Kerancuan Sistem Otonomi Daerah
Indonesia
Oleh : B.M Mulyanto
Indonesia adalah negara yang menerapkan sistem otonomi daerah dalam
pelaksaan pemerintahaan. Pelaksanaan otonomi daerah di indonesia sudah 14 tahun,
dimulai pada 1 Januari 2001-yang bertujuan untuk mengurangi beban pemerintah
pusat dan campur tangan tentang masalah kecil bidang pemerintah di tingkat
lokal, meningkatkan dukungan dan partisipasi dalam penyelenggaraan kegiatan
pemerintahan loka, untuk melatih masyarakat agar dapat mengatur urusan rumah
tangganya sendiri dan untuk mempercepat bidang pelayanan umum pemerintah kepada
masyarakat.
Tapi, ternyata tujuan adanya sistem otonomi daerah tidak baik bagi
Indonesia, terlihat masih banyaknya kerancuan dalam penerapannya dan potensi
konflik besar antara pemerintah pusat dan pemerintah daerah. Kerancuan disini
lebih melihat pasal 18 UUD NRI 1945 dan konflik yang terjadi lebih utama
berkaitan dengan sumber daya alam dan sumber daya pendapatan. Walau sudah dua
kali rezim undang-undang mengatur hubungan kewenangan mengenai pemanfaatan
sumber daya alam dan sumber daya lainya antara pemerintah pusat dan pemerintah
daerah yang tercantum dalam UU No 22 Tahun 1999 tentang otonomi daerah dan UU
No 25 Tahun 1999 tentang Perimbangan Keuangan Pusat dan Daerah, yang di
gantikan oleh UU No 32 Tahun 2004 tentang Pemerintahan Daerah dan UU No 33
Tahun 2004 tentang Perimbangan Keuangan Pusat dan Daerah, berdasrkan pada pasal
18A ayat (2) UUD 1945, yang masih sulit sekali di tafsirkan dan masih rancu.
Sehingga berujung konflik pengelolaan sumber daya alam yang selalu merugikan
kepentingan pemerintahan daerah.
Seperti contoh kasus yang terjadi di kabupaten Bangkalis Provinsi
Riau yang memiliki eksplorasi minyak bumi. Dahulu sebelum pelaksanaan otonomi
daerah, pemerintah pusat lebih banyak menyerap dari pembagian hasil eksplorasi
minyak bumi antara pemerintah dan perusahaan asing multinasional. Dilihat dari
data tahun 1998 tentang dana bagi hasil eksplorasi minyak bumi yang
pengalirannya tanpa berujung ke pemerintah pusat sampai 30 trilyiun rupiah
pertahun. Sedangkan pemngembaliannya ke kabupaten Bengkalis hanya 0,007 persen
pertahun berkisaran 80 miliar rupiah. Jumlah 80 miliyar ini yang membiayai APBD
kabupaten Bengkalis selama setahun. Dikajian dari asas keadilan pengaturan dana
bagi hasil, bahwa belum sepenuhnya memenuhi syarat keadilian bagi masyarakat
tingkat daerah.

_ _ _ _ _ _ _

◆ **Permintaan**: Cetak ulang bagian artikel tentang otonomi daerah di atas, mulai dari "Kerancuan Sistem Otonomi" terus ke bawah sampai "masyarakat.", tanpa perubahan apa pun.

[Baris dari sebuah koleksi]
_ _ _ _ _ _ _

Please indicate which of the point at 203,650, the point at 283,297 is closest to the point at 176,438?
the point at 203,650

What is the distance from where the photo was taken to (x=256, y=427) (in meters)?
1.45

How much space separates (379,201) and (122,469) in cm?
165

_ _ _ _ _ _ _

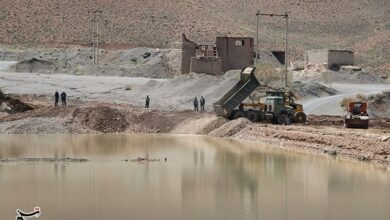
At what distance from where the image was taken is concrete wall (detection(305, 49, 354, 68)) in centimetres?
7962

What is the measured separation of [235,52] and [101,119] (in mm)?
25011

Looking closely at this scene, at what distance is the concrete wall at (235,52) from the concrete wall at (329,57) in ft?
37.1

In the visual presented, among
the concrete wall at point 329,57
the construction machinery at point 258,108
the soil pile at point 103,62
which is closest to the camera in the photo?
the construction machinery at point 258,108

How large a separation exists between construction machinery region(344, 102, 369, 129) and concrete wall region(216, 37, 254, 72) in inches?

_ _ _ _ _ _ _

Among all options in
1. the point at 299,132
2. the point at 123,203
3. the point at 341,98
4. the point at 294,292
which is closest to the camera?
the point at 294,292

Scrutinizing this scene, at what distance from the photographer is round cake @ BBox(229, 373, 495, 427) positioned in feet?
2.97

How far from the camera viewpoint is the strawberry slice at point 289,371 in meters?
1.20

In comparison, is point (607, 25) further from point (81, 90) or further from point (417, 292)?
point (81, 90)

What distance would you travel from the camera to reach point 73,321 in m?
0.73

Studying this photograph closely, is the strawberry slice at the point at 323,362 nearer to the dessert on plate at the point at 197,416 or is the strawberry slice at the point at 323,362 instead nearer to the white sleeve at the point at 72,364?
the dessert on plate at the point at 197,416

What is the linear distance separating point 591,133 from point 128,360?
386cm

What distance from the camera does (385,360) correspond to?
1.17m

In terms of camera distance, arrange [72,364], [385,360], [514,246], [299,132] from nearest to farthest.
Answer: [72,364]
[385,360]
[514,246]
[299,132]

_ _ _ _ _ _ _

◆ **Tugas Selesai**:
Kerancuan Sistem Otonomi Daerah
Indonesia
Oleh : B.M Mulyanto
Indonesia adalah negara yang menerapkan sistem otonomi daerah dalam
pelaksaan pemerintahaan. Pelaksanaan otonomi daerah di indonesia sudah 14 tahun,
dimulai pada 1 Januari 2001-yang bertujuan untuk mengurangi beban pemerintah
pusat dan campur tangan tentang masalah kecil bidang pemerintah di tingkat
lokal, meningkatkan dukungan dan partisipasi dalam penyelenggaraan kegiatan
pemerintahan loka, untuk melatih masyarakat agar dapat mengatur urusan rumah
tangganya sendiri dan untuk mempercepat bidang pelayanan umum pemerintah kepada
masyarakat.